▶ **TASK DATA**:
%%

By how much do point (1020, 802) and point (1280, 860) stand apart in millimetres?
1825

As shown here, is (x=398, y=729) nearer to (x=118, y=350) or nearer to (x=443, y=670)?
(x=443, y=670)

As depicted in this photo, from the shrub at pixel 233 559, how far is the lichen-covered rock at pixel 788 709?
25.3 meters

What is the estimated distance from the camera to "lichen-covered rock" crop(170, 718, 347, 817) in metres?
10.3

%%
%%

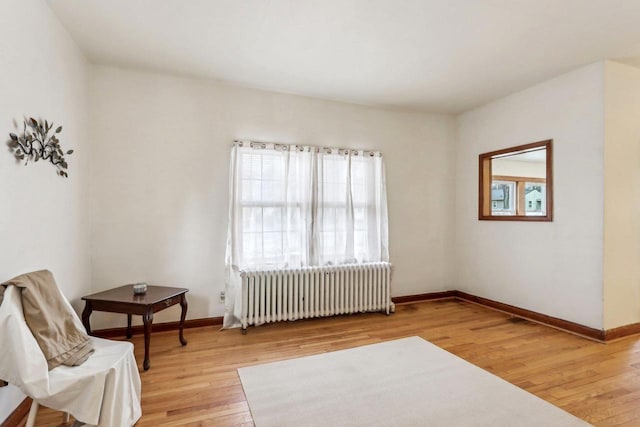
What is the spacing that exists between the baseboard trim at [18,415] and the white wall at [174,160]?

%%
%%

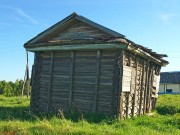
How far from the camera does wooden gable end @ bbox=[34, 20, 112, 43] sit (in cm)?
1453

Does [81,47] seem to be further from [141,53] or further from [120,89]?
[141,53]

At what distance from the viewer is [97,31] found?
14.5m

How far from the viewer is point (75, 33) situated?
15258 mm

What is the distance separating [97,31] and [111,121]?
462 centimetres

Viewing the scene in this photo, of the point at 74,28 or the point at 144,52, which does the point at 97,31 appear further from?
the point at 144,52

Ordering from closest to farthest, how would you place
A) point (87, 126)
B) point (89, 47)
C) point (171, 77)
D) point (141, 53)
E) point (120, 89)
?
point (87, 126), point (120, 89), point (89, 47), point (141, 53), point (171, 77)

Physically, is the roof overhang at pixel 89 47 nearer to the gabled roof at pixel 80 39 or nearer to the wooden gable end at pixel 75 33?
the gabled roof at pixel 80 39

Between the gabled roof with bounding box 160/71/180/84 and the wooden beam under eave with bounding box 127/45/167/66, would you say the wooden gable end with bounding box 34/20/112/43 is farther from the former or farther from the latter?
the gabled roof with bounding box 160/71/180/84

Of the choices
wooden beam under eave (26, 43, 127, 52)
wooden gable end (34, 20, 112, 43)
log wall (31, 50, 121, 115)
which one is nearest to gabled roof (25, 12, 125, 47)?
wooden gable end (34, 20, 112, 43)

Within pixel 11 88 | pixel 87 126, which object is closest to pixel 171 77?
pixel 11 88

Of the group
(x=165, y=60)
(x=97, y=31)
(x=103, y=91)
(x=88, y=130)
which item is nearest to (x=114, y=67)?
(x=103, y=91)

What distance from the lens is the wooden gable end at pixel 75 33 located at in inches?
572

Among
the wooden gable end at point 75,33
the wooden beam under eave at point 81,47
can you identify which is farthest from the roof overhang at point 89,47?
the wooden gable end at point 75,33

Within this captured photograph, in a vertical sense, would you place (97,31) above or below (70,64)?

%%

▶ **TASK STATEMENT**: Rewrite the stretch from "As depicted in" through "25.3 meters", putting "bush" in place of "shrub" and leaving everything else as it is.

▶ **FINAL ANSWER**:
As depicted in this photo, from the bush at pixel 233 559, how far is the lichen-covered rock at pixel 788 709?
25.3 meters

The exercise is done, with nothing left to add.